Most people rely on the internal hard drives on their computers to keep their images safe.  This is a poor decision.  Hard drives fail.  Often.  Usually without warning.  Retrieving data from a failed hard drive is possible, but it is expensive.  External hard drives are also used often, but are just as susceptible for failure.  A fellow photographer had a 1 Gig external hard drive fail on him.  Cost to retrieve the data if it were super important?  $2,000.  And likely with no guarantee of 100% retrieval of everything.
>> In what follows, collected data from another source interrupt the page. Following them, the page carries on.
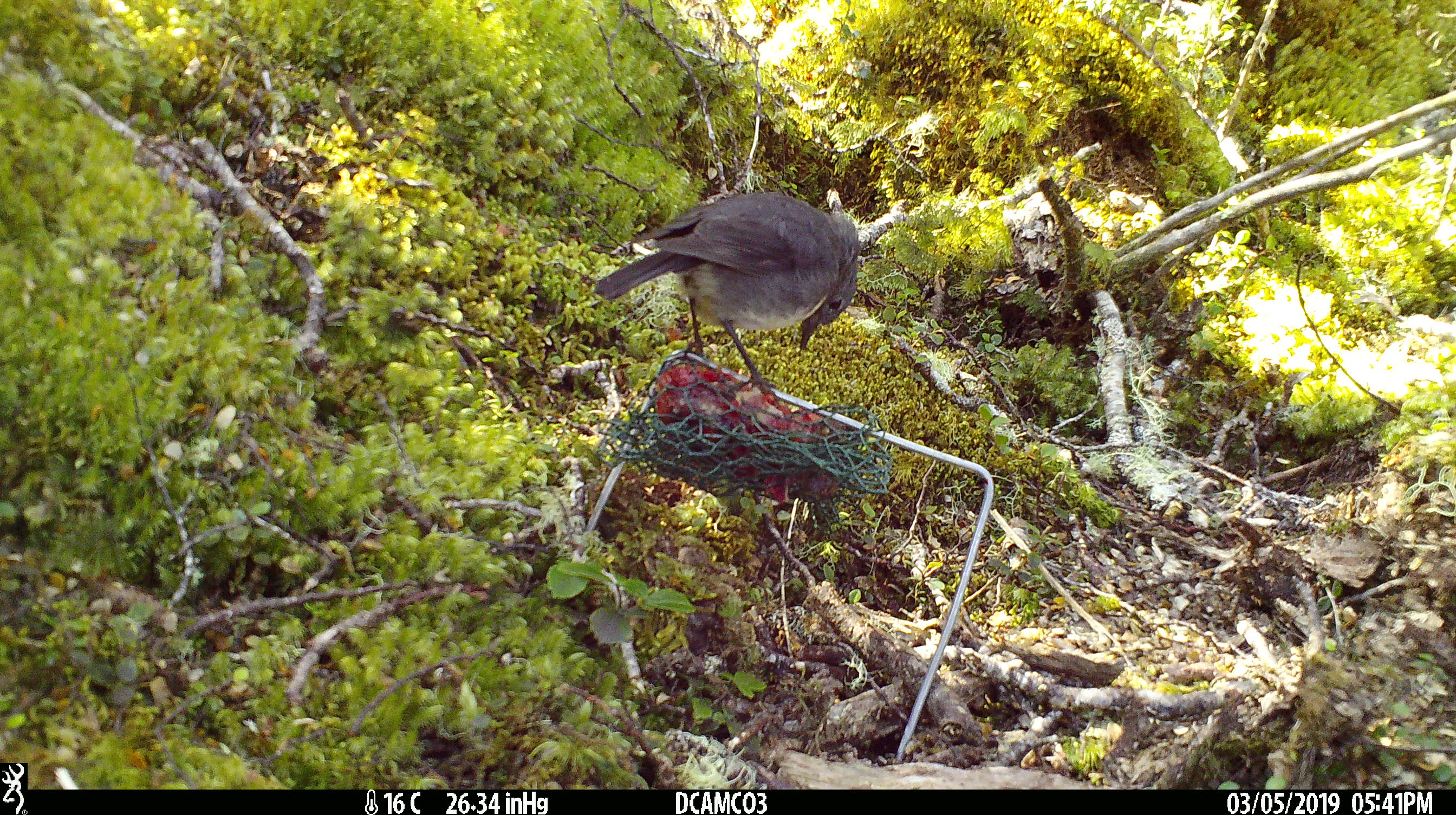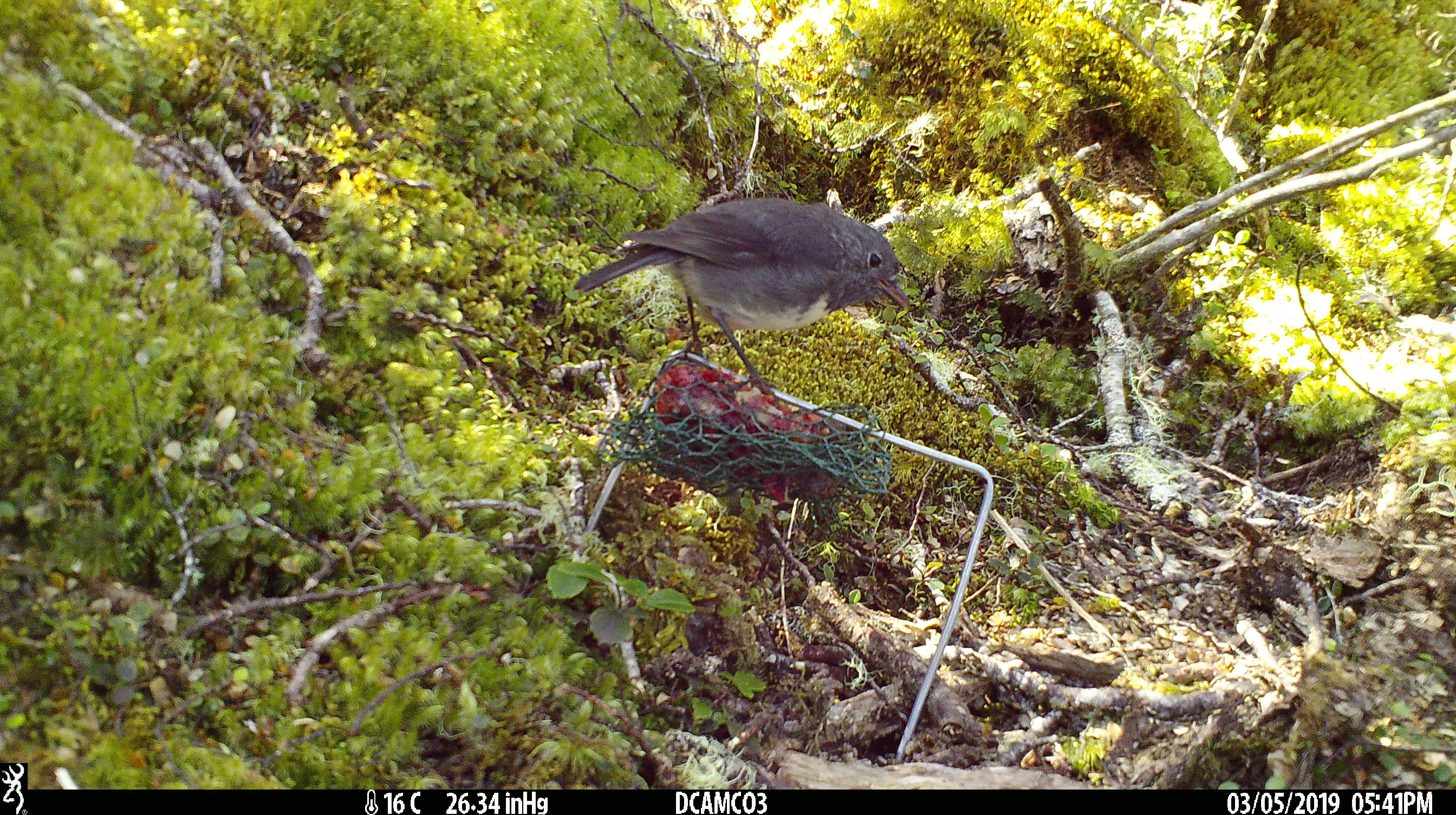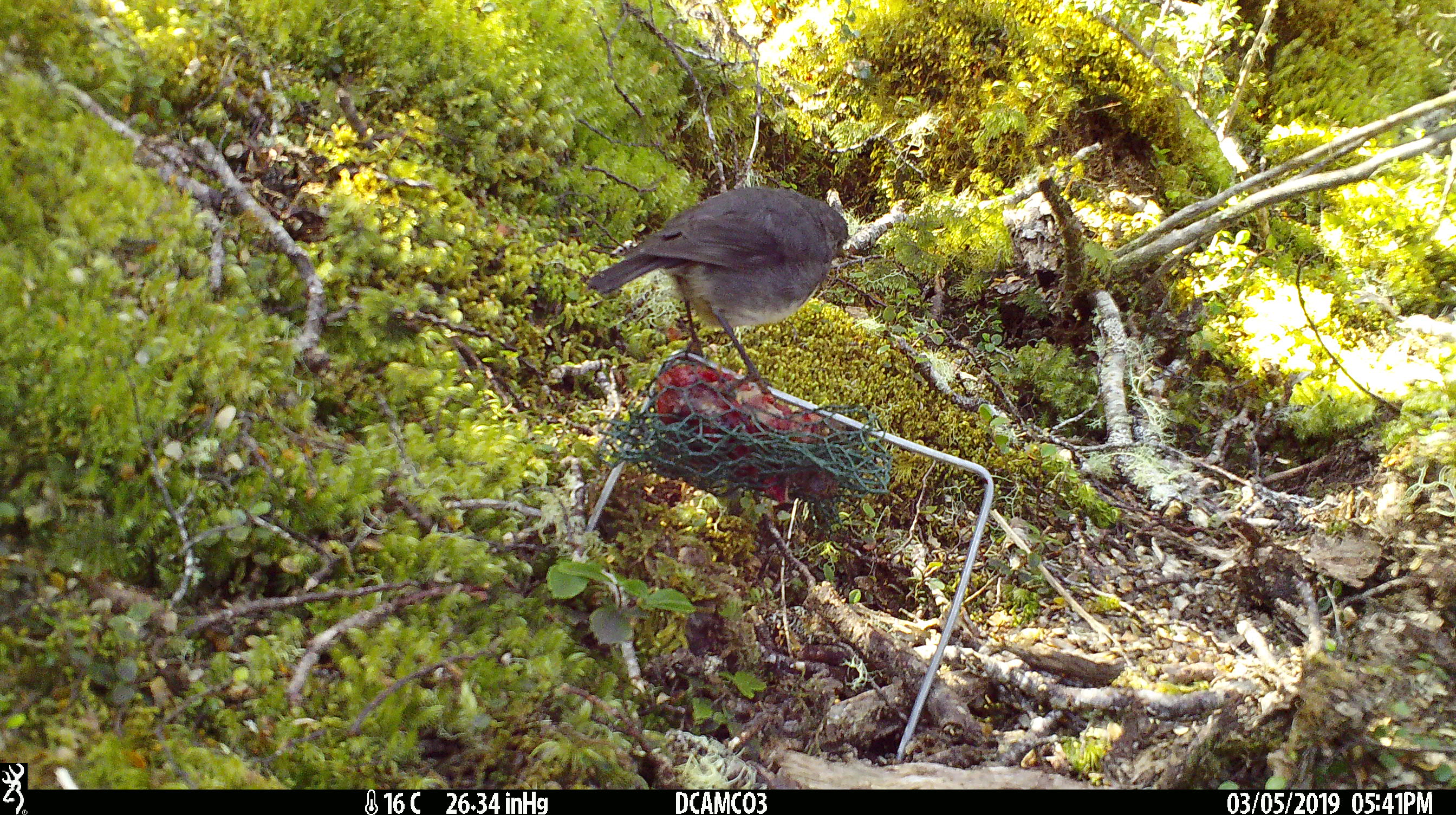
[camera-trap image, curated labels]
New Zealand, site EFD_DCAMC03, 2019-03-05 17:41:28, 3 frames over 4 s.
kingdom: Animalia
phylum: Chordata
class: Aves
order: Passeriformes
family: Petroicidae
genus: Petroica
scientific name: Petroica australis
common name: new zealand robin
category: robin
Most photographers who make backups use external storage media such as CD-R’s and DVD-R’s.  But storage media change.  I started in the world of 8″ floppy disks.  How many of those are still around?  We progressed to 5 1/4″ to 3 1/2″ disks.  Does your primary computer have a 3  1/2″ disk drive?  Probably not.  How many people owned the original Sony Mavica’s  (which used floppy disks as the storage media) still  have their original images on those disks?  Can they read them today?

I was asked a few years ago when I gave a talk on this basic topic if I thought that CD-R’s were going to be around forever (in terms of a medium rather than the actual disks).  And I replied confidently and without hesitation, “No.”  Slowly but surely CD-R’s are starting to disappear from store shelves, being replaced by DVD-R’s and Blu-ray blanks.  Because the form factor and reading process has stayed the same, CD-R’s are safe from reading obsolescence for the foreseeable future.  But there will come a time where those disks will not be easily read, and I fear that it will be quicker than any of us expect.

These disks will fail over time, too.  The dye that allows us to write to disk has a shelf life.  How long of a shelf life is tough to say, but I have lost parts of CD-R’s that were less than 10 years old.

So how do you preserve images in this era of digital photography?  That’s an answer for the next post…

About the image:

This is a spider that I made a few images of at Spring Valley Wildlife Area near Xenia, Ohio.  This is an image on my “To be identified” list.